Author: Lattuada, Marco; Maripuu, Enn; Segerstad, Carl Hard af; Lundqvist, Hans; Hedenstierna, Göran
Title: Evaluating abdominal oedema during experimental sepsis using an isotope technique. Cord-id: anyz6u02 Document date: 2012_1_1
ID: anyz6u02
Snippet: PURPOSE Abdominal oedema is common in sepsis. A technique for the study of such oedema may guide in the fluid regime of these patients. PROCEDURES We modified a double-isotope technique to evaluate abdominal organ oedema and fluid extravasation in 24 healthy or endotoxin-exposed ('septic') piglets. Two different markers were used: red blood cells (RBC) labelled with Technetium-99m ((99m)Tc) and Transferrin labelled with Indium111 ((111)In). Images were acquired on a dual-head gamma camera. Micro
Document: PURPOSE Abdominal oedema is common in sepsis. A technique for the study of such oedema may guide in the fluid regime of these patients. PROCEDURES We modified a double-isotope technique to evaluate abdominal organ oedema and fluid extravasation in 24 healthy or endotoxin-exposed ('septic') piglets. Two different markers were used: red blood cells (RBC) labelled with Technetium-99m ((99m)Tc) and Transferrin labelled with Indium111 ((111)In). Images were acquired on a dual-head gamma camera. Microscopic evaluation of tissue biopsies was performed to compare data with the isotope technique. RESULTS No (99m)Tc activity was measured in the plasma fraction in blood sampled after labelling. Similarly, after molecular size gel chromatography, (111)In activity was exclusively found in the high molecular fraction of the plasma. Extravasation of transferrin, indicating the degree of abdominal oedema, was 4·06 times higher in the LPS group compared to the healthy controls (P<0·0001). Abdominal free fluid, studied in 3 animals, had as high (111)In activity as in plasma, but no (99m)Tc activity. Intestinal lymphatic vessel size was higher in LPS (3·7 ± 1·1 μm) compared to control animals (0·6 + 0·2 μm; P<0·001) and oedema correlated to villus diameter (R(2) = 0·918) and lymphatic diameter (R(2) = 0·758).
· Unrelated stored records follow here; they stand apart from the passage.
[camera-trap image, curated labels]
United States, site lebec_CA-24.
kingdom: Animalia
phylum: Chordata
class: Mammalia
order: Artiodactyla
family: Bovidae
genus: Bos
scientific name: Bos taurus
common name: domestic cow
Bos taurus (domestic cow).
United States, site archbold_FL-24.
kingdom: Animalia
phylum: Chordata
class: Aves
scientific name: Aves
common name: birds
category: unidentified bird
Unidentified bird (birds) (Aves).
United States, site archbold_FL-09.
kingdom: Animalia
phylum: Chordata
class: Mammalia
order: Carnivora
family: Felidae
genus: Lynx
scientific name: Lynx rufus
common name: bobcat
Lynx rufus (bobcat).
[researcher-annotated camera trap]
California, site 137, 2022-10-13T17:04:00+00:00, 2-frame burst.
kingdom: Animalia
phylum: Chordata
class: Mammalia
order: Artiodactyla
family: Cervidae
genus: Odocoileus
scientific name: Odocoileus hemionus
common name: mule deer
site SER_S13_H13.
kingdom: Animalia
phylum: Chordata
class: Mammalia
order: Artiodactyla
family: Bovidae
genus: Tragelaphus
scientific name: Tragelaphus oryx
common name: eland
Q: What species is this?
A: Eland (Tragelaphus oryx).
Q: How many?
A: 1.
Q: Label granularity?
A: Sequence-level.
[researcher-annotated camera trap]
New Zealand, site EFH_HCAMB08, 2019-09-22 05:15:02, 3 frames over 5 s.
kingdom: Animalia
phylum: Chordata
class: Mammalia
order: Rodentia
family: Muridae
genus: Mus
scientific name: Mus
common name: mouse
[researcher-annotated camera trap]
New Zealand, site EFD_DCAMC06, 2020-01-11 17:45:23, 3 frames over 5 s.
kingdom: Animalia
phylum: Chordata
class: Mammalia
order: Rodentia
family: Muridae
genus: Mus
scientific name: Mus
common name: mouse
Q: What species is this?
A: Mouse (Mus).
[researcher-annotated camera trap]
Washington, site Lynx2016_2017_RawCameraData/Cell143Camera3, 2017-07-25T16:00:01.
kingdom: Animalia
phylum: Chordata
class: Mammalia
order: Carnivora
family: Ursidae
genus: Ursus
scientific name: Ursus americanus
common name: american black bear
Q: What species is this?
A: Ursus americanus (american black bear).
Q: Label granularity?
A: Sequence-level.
A correlation between a normalized index of oedema formation (NI) and intra-abdominal pressure (IAP) was also found: NI = 0·46*IAP-3·3 (R(2) = 0·56). CONCLUSIONS The technique enables almost continuous recording of abdominal oedema formation and may be a valuable tool in experimental research, with the potential to be applied in the clinic.